Chapter 3 Ridge Regression and Shrinkage
Subset selection as outlined above works by either including or excluding covariates, i.e. constrain specific regression coefficients to be zero.
An alternative is Ridge regression, which regularizes the optimization problem by shrinking regression coefficients towards zero. This discourages complex models because models that overfit tend to have larger coefficients. Ridge regression can be formulated as a constrained optimization problem
\[ \hat{\beta}^{\rm Ridge}_{c}=\text{arg}\min\limits_{\|\beta\|_2^2\leq c}\textrm{RSS}(\beta). \]

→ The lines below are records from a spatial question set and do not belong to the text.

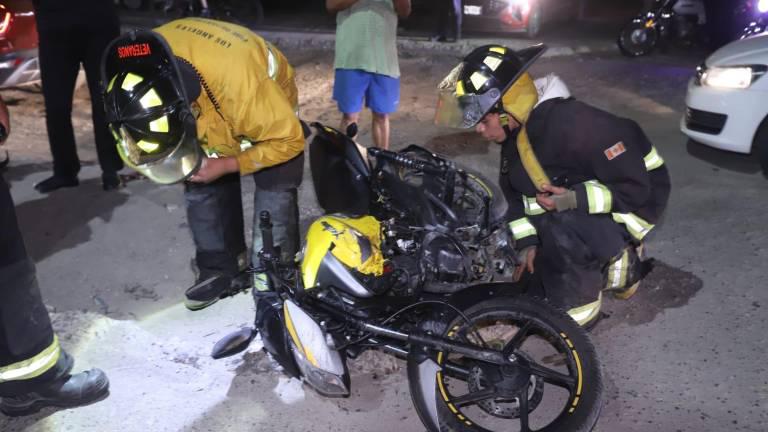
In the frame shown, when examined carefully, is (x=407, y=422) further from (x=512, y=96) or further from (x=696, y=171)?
(x=696, y=171)

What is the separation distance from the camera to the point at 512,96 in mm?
3244

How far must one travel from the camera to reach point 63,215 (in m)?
5.10

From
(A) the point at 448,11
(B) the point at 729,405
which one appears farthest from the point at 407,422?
Answer: (A) the point at 448,11

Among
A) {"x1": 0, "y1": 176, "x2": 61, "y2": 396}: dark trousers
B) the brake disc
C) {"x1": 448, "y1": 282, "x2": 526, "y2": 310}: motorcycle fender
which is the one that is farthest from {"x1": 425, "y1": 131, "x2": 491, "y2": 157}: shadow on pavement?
{"x1": 0, "y1": 176, "x2": 61, "y2": 396}: dark trousers

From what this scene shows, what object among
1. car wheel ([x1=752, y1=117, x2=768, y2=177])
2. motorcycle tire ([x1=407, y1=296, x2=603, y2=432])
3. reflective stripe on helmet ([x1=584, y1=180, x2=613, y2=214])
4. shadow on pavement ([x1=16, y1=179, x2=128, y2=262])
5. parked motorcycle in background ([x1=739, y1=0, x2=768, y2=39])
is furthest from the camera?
parked motorcycle in background ([x1=739, y1=0, x2=768, y2=39])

The geometry of the optimization problem is illustrated in Figure 3.1. It shows the levels sets of \({\rm RSS}(\beta)\), ellipsoids centered around the OLS estimate, and the circular ridge parameter constraint, centered around zero with radius \(c > 0\). The Ridge estimator is the point where the smallest level set hits the constraint. Exactly at that point the \(\rm{RSS}(\beta)\) is minimized over those \(\beta\)’s that “live” inside the constraint.
Alternatively, Ridge regression can be cast as the optimization of the penalised residual sum of squares with a penalty on the magnitude of the coefficients, i.e.

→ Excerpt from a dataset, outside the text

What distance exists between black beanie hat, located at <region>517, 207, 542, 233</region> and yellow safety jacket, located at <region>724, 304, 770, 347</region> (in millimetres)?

\[\hat{\beta}^{\rm Ridge}_{\lambda}=\textrm{arg}\min\limits_{\beta}\textrm{RSS}(\beta)+\lambda\|\beta\|^2_2.\]
Both formulations are equivalent in the sense that there is a one-to-one relationship between the tuning parameters \(c\) and \(\lambda\). We will use more often the latter “penalisation” formulation. The parameter \(\lambda\) is the amount of penalisation. Note that with no penalization, \(\lambda=0\), Ridge regression coincides with OLS. Increasing \(\lambda\) has the effect of shrinking the regression coefficients to zero.

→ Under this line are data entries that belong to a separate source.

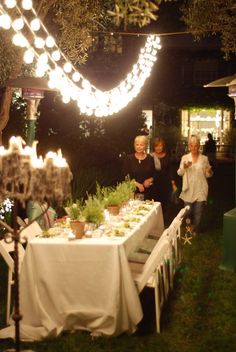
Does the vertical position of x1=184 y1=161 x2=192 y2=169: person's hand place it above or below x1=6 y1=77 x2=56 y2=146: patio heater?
below

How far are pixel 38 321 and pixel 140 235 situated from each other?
1.88m

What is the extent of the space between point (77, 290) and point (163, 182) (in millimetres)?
4204

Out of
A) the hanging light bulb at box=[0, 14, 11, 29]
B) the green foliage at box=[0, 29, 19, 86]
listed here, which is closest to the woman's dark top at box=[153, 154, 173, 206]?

The Ridge optimization problem has the closed form solution (see exercises)
\[\begin{align*} \hat{\beta}^{\rm Ridge}_{\lambda}&=(\textbf{X}^T \textbf{X}+\lambda \textbf{I})^{-1}\textbf{X}^T \textbf{y}. \end{align*}\]
Note that for \(\lambda>0\) the matrix \(\textbf{X}^T \textbf{X}+\lambda \textbf{I}\) has always full rank and therefore Ridge regression is well defined even in the high-dimensional context (in contrast to OLS).
Ridge regression is implemented in the package glmnet
. We use alpha=0
and can call
fit.ridge.glmnet <-glmnet(x=xtrain,y=ytrain,alpha=0)
plot(fit.ridge.glmnet,xvar="lambda",label=TRUE)
3.1 Choice of penalty parameter
In subset- and stepwise regression we had to identify the optimal subset. Similarly, for Ridge regression model selection consists of selecting the tuning parameter \(\lambda\). We take a grid of values \(0<\lambda_1<\lambda_2<\ldots<\lambda_M<\infty\) and proceed as explained in Section 2.5, that is we choose the optimal \(\lambda_{\rm opt}\) by either re-sampling or information criteria. In glmnet
we use cross-validation using the command cv.glmnet
.
The next plot shows the cross-validation error with upper and lower standard deviations as a function of the lambda values (note the log scale for the lambdas).
The tuning parameter with the smallest cross-validation error is stored in the argument lambda.min
.
## [1] 0.8286695
Another choice is lambda.1se
which denotes the largest \(\lambda\) within 1 standard error of the smallest cross-validation error.
## [1] 3.671521
3.2 Shrinkage property
The OLS estimator becomes unstable (high variance) in presence of collinearity. A nice property of Ridge regression is that it counteracts this by shrinking low-variance components more than high-variance components.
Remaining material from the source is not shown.